GOAL
Retype exactly the lines below, starting with the line that contains "Taking in the" and ending with the last line; leave out any pictures.

────────────────────────────────────────

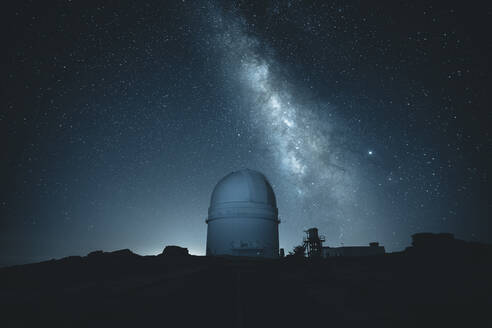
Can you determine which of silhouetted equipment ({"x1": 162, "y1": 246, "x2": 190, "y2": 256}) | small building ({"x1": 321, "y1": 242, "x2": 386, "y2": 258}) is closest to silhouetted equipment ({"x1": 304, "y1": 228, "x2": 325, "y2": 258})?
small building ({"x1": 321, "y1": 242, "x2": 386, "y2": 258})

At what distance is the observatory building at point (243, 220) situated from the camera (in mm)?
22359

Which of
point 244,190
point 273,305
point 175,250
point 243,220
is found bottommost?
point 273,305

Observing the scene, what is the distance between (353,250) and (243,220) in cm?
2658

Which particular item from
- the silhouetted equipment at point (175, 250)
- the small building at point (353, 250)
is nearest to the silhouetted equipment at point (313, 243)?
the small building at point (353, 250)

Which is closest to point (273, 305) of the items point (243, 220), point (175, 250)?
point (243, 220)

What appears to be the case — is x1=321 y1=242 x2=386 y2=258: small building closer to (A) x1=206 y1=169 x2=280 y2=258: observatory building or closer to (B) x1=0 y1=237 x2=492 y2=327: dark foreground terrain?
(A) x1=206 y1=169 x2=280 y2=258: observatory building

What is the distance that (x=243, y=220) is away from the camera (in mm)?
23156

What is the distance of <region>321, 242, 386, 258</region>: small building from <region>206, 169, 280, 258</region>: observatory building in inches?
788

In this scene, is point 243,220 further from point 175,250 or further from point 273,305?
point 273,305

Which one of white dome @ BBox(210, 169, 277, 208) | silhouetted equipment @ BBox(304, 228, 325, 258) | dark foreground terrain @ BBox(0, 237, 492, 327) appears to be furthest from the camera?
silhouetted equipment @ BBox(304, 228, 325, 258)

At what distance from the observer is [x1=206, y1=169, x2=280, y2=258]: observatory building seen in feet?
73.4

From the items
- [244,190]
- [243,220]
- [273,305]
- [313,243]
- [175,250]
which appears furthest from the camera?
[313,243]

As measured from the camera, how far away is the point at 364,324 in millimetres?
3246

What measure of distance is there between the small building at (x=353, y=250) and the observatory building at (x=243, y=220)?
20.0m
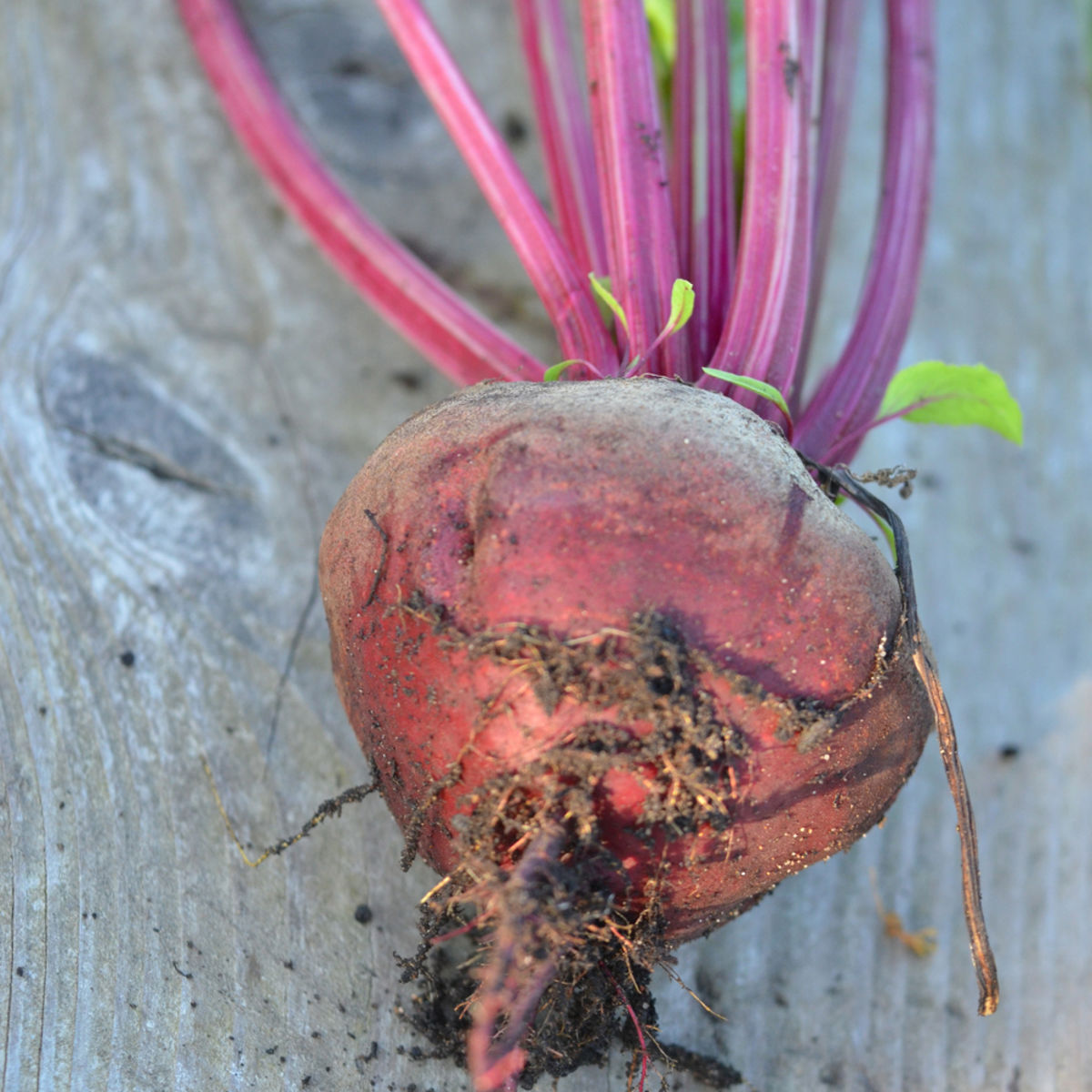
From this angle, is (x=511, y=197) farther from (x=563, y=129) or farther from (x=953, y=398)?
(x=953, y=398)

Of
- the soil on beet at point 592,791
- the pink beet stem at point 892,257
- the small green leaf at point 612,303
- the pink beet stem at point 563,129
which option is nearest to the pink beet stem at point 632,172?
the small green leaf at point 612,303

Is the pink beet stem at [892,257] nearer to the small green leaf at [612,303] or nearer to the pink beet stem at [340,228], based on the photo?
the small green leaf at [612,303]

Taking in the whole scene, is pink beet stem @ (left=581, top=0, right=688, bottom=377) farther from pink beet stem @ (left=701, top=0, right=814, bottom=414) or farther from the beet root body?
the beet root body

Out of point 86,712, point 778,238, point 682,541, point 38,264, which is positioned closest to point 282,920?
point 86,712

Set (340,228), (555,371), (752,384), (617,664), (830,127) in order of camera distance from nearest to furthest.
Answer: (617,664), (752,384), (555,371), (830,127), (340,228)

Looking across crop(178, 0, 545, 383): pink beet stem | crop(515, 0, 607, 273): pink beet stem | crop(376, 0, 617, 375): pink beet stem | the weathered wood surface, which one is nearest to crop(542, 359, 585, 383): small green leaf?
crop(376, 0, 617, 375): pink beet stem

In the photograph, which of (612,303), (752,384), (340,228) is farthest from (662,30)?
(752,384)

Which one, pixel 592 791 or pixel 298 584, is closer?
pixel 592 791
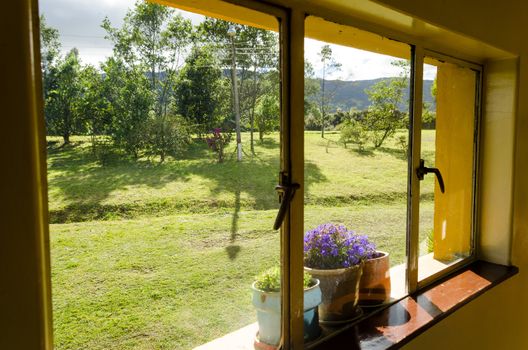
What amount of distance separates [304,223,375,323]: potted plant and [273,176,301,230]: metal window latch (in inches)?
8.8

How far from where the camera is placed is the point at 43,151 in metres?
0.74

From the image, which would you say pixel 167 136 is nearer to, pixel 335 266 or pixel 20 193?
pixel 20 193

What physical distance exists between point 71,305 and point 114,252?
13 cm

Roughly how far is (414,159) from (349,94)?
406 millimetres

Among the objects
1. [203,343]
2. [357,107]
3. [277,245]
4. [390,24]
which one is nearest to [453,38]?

────────────────────────────────────────

EXPECTED ANSWER
Taking in the whole scene, is pink beet stem @ (left=581, top=0, right=688, bottom=377) farther from pink beet stem @ (left=701, top=0, right=814, bottom=414) or farther from the beet root body?
the beet root body

Out of point 86,712, point 778,238, point 682,541, point 38,264, which is positioned closest to point 282,920?
point 86,712

Set (340,228), (555,371), (752,384), (617,664), (830,127) in order of camera distance from nearest to furthest.
Answer: (617,664), (752,384), (555,371), (830,127), (340,228)

Looking across crop(178, 0, 545, 383): pink beet stem | crop(515, 0, 607, 273): pink beet stem | crop(376, 0, 617, 375): pink beet stem | the weathered wood surface, which one is nearest to crop(542, 359, 585, 383): small green leaf?
crop(376, 0, 617, 375): pink beet stem

In the photograph, which of (612,303), (752,384), (340,228) is farthest from (662,30)?
(752,384)

Which one, pixel 592 791 or pixel 298 584, is closer?
pixel 592 791
What amount of distance separates [304,223,375,323]: potted plant and [273,176,301,230]: metal window latch (in inches)?
8.8

How far from where the camera is placed is the point at 43,151 in metres?
0.74

From the image, which would you say pixel 167 136 is nearer to, pixel 335 266 or pixel 20 193?
pixel 20 193

What physical distance exists between point 71,305 and point 114,252?
13 cm

Roughly how far is (414,159) from (349,94)?
406 millimetres

Among the objects
1. [203,343]
2. [357,107]
3. [277,245]
4. [390,24]
which one is nearest to [453,38]?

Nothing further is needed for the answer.